:: Supplied records

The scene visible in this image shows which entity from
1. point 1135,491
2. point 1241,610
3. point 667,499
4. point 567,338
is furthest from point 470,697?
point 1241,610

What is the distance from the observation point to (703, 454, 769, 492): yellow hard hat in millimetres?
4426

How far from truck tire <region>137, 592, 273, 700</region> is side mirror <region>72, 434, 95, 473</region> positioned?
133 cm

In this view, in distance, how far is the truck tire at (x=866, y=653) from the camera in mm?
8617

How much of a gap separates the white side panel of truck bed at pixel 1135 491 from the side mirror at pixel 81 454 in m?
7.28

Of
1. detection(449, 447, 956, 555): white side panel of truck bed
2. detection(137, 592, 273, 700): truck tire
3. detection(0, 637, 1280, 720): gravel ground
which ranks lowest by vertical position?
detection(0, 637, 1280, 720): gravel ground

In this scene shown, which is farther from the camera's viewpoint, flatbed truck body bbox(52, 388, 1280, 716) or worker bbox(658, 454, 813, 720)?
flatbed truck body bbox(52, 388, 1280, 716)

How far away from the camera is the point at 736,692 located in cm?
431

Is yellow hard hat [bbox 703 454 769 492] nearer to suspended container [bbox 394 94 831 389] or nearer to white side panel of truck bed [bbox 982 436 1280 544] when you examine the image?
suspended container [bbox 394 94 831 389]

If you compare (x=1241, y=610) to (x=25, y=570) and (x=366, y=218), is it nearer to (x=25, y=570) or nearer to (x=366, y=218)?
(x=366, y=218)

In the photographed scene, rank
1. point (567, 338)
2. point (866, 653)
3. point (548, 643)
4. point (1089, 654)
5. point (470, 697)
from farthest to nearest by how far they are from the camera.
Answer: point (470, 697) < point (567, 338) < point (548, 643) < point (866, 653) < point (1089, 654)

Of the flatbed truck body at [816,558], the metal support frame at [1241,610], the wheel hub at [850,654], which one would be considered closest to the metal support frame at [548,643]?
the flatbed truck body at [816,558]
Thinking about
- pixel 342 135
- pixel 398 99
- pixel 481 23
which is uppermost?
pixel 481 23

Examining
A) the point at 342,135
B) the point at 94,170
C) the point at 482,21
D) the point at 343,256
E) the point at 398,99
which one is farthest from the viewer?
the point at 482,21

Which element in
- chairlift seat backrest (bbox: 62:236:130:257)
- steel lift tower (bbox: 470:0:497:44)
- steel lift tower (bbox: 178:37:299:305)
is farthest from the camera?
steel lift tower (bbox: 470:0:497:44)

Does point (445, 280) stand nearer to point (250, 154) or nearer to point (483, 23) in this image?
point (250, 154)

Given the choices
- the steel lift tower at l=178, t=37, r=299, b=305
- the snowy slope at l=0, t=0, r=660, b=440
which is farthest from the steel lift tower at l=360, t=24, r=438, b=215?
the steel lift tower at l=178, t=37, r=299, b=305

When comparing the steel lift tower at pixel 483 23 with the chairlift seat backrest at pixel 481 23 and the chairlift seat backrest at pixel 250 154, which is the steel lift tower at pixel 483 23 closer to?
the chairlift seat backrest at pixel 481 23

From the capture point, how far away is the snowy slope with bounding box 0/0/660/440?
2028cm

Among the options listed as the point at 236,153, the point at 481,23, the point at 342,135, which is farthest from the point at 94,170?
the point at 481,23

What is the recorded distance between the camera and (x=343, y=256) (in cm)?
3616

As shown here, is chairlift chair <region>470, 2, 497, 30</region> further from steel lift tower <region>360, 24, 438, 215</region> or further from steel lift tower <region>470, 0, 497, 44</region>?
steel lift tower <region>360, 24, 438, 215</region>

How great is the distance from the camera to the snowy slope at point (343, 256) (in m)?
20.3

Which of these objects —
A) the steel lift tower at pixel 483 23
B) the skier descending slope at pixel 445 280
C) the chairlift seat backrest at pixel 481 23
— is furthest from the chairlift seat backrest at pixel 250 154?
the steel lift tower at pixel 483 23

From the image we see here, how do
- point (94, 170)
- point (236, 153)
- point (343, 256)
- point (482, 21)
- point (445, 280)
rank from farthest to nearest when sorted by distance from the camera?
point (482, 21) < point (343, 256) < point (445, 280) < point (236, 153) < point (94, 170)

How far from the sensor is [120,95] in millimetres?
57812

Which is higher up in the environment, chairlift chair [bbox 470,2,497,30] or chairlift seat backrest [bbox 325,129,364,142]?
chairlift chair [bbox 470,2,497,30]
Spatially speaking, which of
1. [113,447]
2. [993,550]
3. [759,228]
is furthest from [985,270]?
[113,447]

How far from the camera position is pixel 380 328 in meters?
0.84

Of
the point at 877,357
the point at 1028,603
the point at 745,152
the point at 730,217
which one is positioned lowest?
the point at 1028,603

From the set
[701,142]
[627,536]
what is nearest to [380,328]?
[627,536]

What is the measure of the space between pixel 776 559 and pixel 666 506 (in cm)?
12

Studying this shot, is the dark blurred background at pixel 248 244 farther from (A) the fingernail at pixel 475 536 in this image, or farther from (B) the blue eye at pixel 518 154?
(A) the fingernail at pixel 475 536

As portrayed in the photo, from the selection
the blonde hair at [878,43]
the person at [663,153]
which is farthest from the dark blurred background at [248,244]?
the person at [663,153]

::::

• **Stated task**
From the line containing "From the set" through the final line of the listing above, retype every line exactly; leave out everything else.

• **Completed task**
From the set
[701,142]
[627,536]
what is nearest to [380,328]?
[627,536]

What is the measure of the space between pixel 776 559 and pixel 666 506 (in cm)?
12

Studying this shot, is the dark blurred background at pixel 248 244 farther from (A) the fingernail at pixel 475 536 in this image, or farther from (B) the blue eye at pixel 518 154?
(A) the fingernail at pixel 475 536

As portrayed in the photo, from the selection
the blonde hair at [878,43]
the person at [663,153]
which is farthest from the dark blurred background at [248,244]?
the person at [663,153]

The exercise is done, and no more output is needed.